CURIOSITA’ NOVARESI 17.  COSA RESTA DELL’ANTICO DUOMO ROMANICO?

 

La demolizione del Duomo romanico di Novara finalizzata alla costruzione della nuova cattedrale dell’architetto Antonelli fu certamente l’evento più nefasto, ma non l’unico in un periodo che vide la distruzione e la dispersione di molte testimonianze artistiche medievali. Più o meno negli stessi decenni in cui si demoliva il duomo venivano spianati anche i baluardi e si rettificavano vie, eliminando antiche testimonianze sopravvissute agli abbattimenti spagnoli. Diamo qui di seguito un breve elenco di alcuni importanti testimonianze sopravvissute alla distruzione dell’antico tempio romanico.

Particolare del mosaico del pavimento presbiteriale, secc. XI-XII

Nell’antica Cattedrale novarese aveva una funzione decorativa e didascalica di grande importanza l’arte musiva, di cui fortunatamente è rimasta ampia traccia nella porzione di pavimento sopravvissuto alla demolizione antonelliana; si tratta di mosaici che si collocano tra XI e XII secolo. Nell’epoca del romanico il mosaico pavimentale fu ampiamente utilizzato all’interno di chiese, abbazie e cattedrali. Il Duomo di Novara possedeva una pavimentazione a mosaico che copriva l’intera navata e il presbiterio. La parte di mosaico che si è salvata ricopre circa la metà del presbiterio attuale e rappresenta la parte più ampia sopravvissuta dell’antica Cattedrale romanica. Giustamente Mario Perotti ricorda, nel suo volume “L’antico Duomo di Novara e il suo mosaico pavimentale”, che nella zona anteriore all’altare è stato mantenuto “avvedutamente” l’antico mosaico, che decorava l’abside del duomo romanico. Il mosaico fu tagliato a livello della scalinata di accesso, durante i lavori di ricostruzione del presbiterio realizzati nel XIX secolo e fu restaurato da Giovanni Battista Avon di Solimbergo, che integrò alcune parti mancanti e altre ne aggiunse con simboli cristologici.

ESERCIZIO 1: Ripeti fedelmente il brano sul Duomo romanico di Novara da "CURIOSITA’ NOVARESI 17.  COSA" fino a "dell’antico tempio romanico." incluso.
ESERCIZIO 2: Riprendi il brano sul Duomo romanico di Novara e prosegui la scrittura subito dopo l'ultima frase riportata.

ESTRATTI DEI DATI:
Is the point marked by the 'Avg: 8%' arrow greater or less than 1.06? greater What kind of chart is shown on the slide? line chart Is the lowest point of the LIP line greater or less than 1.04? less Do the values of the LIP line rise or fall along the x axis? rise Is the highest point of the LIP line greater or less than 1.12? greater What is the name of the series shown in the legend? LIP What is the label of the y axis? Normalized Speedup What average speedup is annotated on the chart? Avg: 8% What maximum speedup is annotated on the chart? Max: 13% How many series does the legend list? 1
--
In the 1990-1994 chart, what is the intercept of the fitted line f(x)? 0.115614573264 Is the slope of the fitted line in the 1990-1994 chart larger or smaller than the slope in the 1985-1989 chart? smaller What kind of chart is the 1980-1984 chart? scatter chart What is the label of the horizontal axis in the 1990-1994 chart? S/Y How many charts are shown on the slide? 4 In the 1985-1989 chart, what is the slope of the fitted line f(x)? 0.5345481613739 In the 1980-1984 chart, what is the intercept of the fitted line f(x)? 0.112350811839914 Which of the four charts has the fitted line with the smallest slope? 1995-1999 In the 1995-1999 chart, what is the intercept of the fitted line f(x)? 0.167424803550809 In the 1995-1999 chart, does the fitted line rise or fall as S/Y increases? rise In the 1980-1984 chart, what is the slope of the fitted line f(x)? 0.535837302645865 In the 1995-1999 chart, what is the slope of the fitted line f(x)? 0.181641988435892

RISPOSTA SCRITTA 1:
CURIOSITA’ NOVARESI 17.  COSA RESTA DELL’ANTICO DUOMO ROMANICO?

 

La demolizione del Duomo romanico di Novara finalizzata alla costruzione della nuova cattedrale dell’architetto Antonelli fu certamente l’evento più nefasto, ma non l’unico in un periodo che vide la distruzione e la dispersione di molte testimonianze artistiche medievali. Più o meno negli stessi decenni in cui si demoliva il duomo venivano spianati anche i baluardi e si rettificavano vie, eliminando antiche testimonianze sopravvissute agli abbattimenti spagnoli. Diamo qui di seguito un breve elenco di alcuni importanti testimonianze sopravvissute alla distruzione dell’antico tempio romanico.

RISPOSTA SCRITTA 2:
La decorazione era strutturata in tre parti, ciascuna con tre pannelli, disposti secondo una successione di tre a tre; otto dei pannelli erano ricoperti da mosaico, mentre il nono, il pannello centrale era occupato dall’altare maggiore. La prima parte, verso l’ingresso, quella tagliata, di cui si riesce appena ad intravedere il motivo, secondo alcune descrizioni, era prevalentemente di carattere decorativo a motivi geometrici. Il primo ed il terzo pannello avevano la raffigurazione di una grata e al loro centro vi era un quadrato ad indicare il luogo della proclamazione dell’Epistola e del Vangelo; nel pannello di mezzo si trovava la croce a braccia uguali e ornata alle estremità, attraversata da un motivo a X. Era la “croce cosmica” (sec. V), che nell’antichità cristiana rappresentava la salvezza, e si trattava di un frammento di mosaico proveniente probabilmente dall’antica basilica paleocristiana e quindi riutilizzato.

Il Cristo-Sole (mosaico sec. V)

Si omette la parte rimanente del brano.